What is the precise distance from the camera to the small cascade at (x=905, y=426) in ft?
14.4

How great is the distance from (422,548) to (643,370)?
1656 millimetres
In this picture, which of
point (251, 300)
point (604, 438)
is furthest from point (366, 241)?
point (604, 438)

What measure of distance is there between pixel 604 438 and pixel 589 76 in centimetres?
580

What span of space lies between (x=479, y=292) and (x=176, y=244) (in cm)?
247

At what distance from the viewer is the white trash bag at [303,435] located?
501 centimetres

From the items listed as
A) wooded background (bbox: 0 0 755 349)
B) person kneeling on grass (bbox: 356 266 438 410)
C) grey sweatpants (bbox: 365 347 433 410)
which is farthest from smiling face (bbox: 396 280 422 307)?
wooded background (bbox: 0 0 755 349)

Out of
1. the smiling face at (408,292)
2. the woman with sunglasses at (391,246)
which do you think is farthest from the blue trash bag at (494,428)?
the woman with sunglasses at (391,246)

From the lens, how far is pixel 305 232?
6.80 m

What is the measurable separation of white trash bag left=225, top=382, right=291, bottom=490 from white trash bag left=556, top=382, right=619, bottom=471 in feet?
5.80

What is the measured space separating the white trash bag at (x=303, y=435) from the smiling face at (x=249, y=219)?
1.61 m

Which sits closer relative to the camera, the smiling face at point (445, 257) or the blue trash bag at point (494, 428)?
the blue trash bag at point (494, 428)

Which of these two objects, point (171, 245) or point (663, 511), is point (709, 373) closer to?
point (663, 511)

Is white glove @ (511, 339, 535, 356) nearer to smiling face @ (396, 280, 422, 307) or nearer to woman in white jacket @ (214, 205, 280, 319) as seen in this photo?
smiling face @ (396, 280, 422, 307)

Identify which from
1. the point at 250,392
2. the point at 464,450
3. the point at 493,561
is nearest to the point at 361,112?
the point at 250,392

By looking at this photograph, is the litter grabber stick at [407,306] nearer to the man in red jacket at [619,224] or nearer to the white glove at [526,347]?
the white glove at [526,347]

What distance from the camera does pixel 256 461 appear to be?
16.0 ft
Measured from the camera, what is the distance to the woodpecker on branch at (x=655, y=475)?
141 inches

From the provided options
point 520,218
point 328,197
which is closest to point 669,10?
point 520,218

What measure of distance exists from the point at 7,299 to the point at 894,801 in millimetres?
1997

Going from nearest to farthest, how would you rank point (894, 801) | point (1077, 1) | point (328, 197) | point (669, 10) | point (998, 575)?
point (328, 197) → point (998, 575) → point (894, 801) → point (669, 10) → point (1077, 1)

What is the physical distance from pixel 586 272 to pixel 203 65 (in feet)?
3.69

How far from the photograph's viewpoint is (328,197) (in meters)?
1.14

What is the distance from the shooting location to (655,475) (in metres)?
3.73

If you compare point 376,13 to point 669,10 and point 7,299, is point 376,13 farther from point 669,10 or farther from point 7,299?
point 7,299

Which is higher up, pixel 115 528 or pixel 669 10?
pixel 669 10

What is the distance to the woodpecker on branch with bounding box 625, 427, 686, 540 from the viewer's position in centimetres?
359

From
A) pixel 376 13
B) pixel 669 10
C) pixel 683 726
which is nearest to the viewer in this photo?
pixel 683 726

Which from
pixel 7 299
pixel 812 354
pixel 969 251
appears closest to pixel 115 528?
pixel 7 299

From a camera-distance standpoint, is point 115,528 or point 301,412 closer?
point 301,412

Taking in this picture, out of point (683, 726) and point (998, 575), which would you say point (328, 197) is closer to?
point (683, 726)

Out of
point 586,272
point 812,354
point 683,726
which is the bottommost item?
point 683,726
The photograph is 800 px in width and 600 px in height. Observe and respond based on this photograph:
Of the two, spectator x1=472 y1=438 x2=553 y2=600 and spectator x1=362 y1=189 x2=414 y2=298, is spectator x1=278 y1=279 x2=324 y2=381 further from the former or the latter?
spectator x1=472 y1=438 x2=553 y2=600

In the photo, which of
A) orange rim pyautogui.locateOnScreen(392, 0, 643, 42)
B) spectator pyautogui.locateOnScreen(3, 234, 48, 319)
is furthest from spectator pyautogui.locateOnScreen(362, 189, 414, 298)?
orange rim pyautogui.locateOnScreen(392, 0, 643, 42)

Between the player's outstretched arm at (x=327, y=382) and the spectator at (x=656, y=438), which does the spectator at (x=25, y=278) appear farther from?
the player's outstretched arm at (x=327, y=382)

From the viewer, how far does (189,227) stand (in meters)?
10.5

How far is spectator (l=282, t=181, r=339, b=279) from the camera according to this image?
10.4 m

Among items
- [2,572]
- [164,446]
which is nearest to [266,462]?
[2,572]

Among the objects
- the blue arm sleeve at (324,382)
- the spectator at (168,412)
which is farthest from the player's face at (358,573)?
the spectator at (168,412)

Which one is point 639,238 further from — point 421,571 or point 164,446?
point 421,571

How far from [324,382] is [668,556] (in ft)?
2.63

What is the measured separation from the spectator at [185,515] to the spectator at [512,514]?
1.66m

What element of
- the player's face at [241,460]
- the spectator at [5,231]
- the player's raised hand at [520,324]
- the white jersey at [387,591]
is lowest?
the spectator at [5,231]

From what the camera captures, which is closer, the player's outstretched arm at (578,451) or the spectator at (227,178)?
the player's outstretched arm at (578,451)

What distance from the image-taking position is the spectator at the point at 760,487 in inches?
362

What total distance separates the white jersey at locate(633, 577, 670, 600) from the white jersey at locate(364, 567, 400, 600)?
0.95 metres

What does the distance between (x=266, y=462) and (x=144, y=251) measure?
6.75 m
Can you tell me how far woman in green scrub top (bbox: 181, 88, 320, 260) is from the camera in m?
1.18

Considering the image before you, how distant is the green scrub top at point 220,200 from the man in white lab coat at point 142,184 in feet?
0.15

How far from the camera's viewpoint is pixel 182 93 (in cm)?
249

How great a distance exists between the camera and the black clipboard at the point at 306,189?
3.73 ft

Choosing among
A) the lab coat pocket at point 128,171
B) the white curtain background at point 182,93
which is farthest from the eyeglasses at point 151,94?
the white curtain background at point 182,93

_____

Gib die Zeilen der Datensätze von der Zeile mit „Which one is“ bis einschließlich der letzten Zeile als JSON-Liste von Zeichenketten wieder, eine Zeichenkette pro Zeile und ohne Leerzeilen.

• [Antwort zur Aufgabe]:
[
  "Which one is point 639,238 further from — point 421,571 or point 164,446?",
  "point 421,571",
  "How far from [324,382] is [668,556] (in ft)?",
  "2.63",
  "What is the measured separation from the spectator at [185,515] to the spectator at [512,514]?",
  "1.66m",
  "What element of",
  "- the player's face at [241,460]",
  "- the spectator at [5,231]",
  "- the player's raised hand at [520,324]",
  "- the white jersey at [387,591]",
  "is lowest?",
  "the spectator at [5,231]",
  "From what the camera captures, which is closer, the player's outstretched arm at (578,451) or the spectator at (227,178)?",
  "the player's outstretched arm at (578,451)",
  "What distance from the image-taking position is the spectator at the point at 760,487 in inches?",
  "362",
  "What total distance separates the white jersey at locate(633, 577, 670, 600) from the white jersey at locate(364, 567, 400, 600)?",
  "0.95 metres",
  "What does the distance between (x=266, y=462) and (x=144, y=251) measure?",
  "6.75 m",
  "Can you tell me how far woman in green scrub top (bbox: 181, 88, 320, 260) is from the camera in m?",
  "1.18",
  "Considering the image before you, how distant is the green scrub top at point 220,200 from the man in white lab coat at point 142,184 in feet?",
  "0.15",
  "How far from the camera's viewpoint is pixel 182 93 (in cm)?",
  "249",
  "How great a distance exists between the camera and the black clipboard at the point at 306,189?",
  "3.73 ft",
  "Choosing among",
  "A) the lab coat pocket at point 128,171",
  "B) the white curtain background at point 182,93",
  "which is farthest from the eyeglasses at point 151,94?",
  "the white curtain background at point 182,93"
]